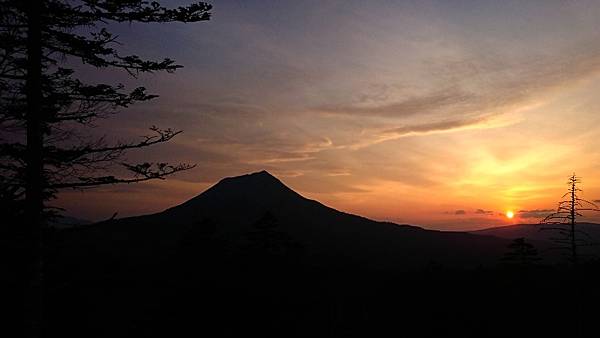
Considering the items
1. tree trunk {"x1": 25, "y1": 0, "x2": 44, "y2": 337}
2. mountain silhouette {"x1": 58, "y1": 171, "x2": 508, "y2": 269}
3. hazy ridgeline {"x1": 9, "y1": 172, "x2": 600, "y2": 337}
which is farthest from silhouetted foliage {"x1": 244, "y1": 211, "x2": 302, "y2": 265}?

* * *

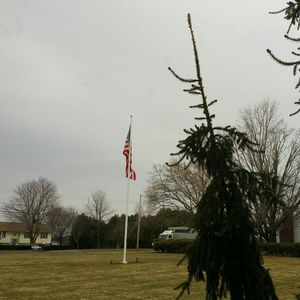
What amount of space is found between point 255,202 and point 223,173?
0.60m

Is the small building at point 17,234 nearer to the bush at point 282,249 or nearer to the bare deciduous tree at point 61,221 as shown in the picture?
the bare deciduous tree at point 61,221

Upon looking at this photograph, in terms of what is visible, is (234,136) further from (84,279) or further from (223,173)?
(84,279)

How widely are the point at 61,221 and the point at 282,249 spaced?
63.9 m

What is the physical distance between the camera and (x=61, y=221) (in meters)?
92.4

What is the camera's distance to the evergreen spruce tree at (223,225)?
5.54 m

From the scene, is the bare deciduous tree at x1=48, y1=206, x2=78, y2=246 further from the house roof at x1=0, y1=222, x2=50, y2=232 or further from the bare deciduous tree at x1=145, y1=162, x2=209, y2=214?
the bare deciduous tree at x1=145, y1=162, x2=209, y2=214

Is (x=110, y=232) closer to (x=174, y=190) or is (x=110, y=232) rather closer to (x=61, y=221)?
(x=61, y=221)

* * *

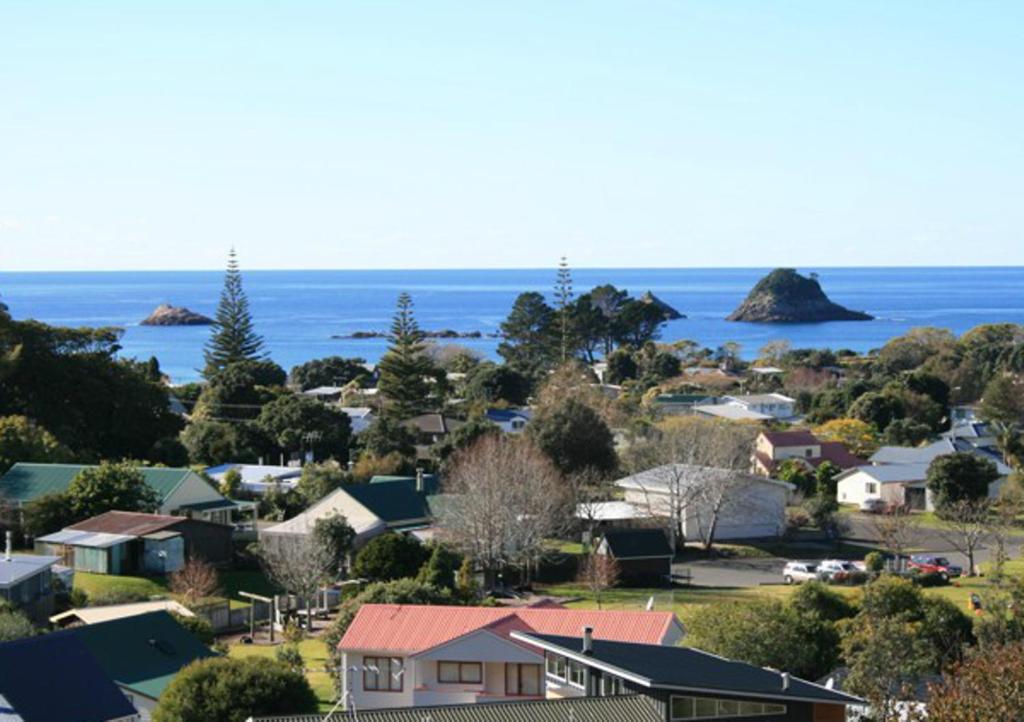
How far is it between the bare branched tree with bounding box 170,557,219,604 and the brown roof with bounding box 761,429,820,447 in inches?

TASK INSTRUCTIONS | Collect every line from the items above that contains the word "further", and copy each one out in full.

SOLUTION TO THIS TASK |
Upon looking at this photograph, in terms of what is visible, is (234,136) further from (84,279) or further from (223,173)?
From the scene, is the bare deciduous tree at x1=48, y1=206, x2=78, y2=246 further from the house roof at x1=0, y1=222, x2=50, y2=232 or further from the bare deciduous tree at x1=145, y1=162, x2=209, y2=214?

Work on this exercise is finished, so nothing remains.